4. In the story, Abraham refused to honour the request of the rich man. The high priest asked Abraham to send Lazarus to his family so that they would not end up where he was and Abraham refused saying, “They have Moses and the prophets” (the Old Testament) to guide them. This feature of the story indicates that the Word of God has greater authority than a resurrected dead man.

So, what is the focal point of this story? Jesus predicted the Jews would not believe that He was the Messiah even if a dead man was resurrected. “. . . . [The rich man said] ‘but if someone from the dead goes to them, they will repent.’ He [Father Abraham] said to him, ‘If they do not listen to Moses and the Prophets, they will not be convinced even if someone rises from the dead.’” (Luke 16:30-31, insertions mine)

Does this story “prove” there is an eternally burning hell? No. Jesus used the errant theology of the Pharisees to highlight the point that even if a dead man was brought to life, the high priest would not believe that Jesus was the Messiah. Jesus used their twisted logic about salvation and the hereafter to underscore the point that miracles will not soften or change a person’s heart. Only the Holy Spirit can bring transformation. This prophecy also reveals that a person’s mind and heart can be so blinded by religion that even if a dead person were raised up to speak to them, it would not make any difference.

Think about this. The testimony of Lazarus had no effect after he was raised from the dead. But Lazarus wasn’t the only resurrected voice affirming that Jesus was the Messiah! Look at these verses: “At that moment the curtain of the temple was torn in two from top to bottom. The earth shook and the rocks split. The tombs broke open and the bodies of many holy people who had died were raised to life. They came out of the tombs, and after Jesus’ resurrection they went into the holy city and appeared to many people.” (Matthew 27:51-53)

- [YOUR INSTRUCTIONS]: Rewrite the passage on the rich man and Lazarus from the words "4. In the story, Abraham" through the words "16:30-31, insertions mine)", substituting "the Law" for "Moses".

- [DATASET EXCERPT]:
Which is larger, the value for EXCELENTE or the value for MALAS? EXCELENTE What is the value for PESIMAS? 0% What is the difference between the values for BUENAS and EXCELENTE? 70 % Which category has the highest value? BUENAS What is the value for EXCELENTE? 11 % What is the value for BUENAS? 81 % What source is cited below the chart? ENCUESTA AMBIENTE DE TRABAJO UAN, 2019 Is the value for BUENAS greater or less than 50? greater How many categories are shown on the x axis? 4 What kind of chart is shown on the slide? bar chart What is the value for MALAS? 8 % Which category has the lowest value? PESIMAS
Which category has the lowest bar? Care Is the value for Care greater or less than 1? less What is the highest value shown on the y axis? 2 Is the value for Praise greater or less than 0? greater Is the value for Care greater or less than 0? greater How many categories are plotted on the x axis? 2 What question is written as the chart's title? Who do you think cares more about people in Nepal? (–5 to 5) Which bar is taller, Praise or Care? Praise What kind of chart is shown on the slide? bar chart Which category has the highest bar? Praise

- [RESPONSE BELOW]:
4. In the story, Abraham refused to honour the request of the rich man. The high priest asked Abraham to send Lazarus to his family so that they would not end up where he was and Abraham refused saying, “They have the Law and the prophets” (the Old Testament) to guide them. This feature of the story indicates that the Word of God has greater authority than a resurrected dead man.

So, what is the focal point of this story? Jesus predicted the Jews would not believe that He was the Messiah even if a dead man was resurrected. “. . . . [The rich man said] ‘but if someone from the dead goes to them, they will repent.’ He [Father Abraham] said to him, ‘If they do not listen to the Law and the Prophets, they will not be convinced even if someone rises from the dead.’” (Luke 16:30-31, insertions mine)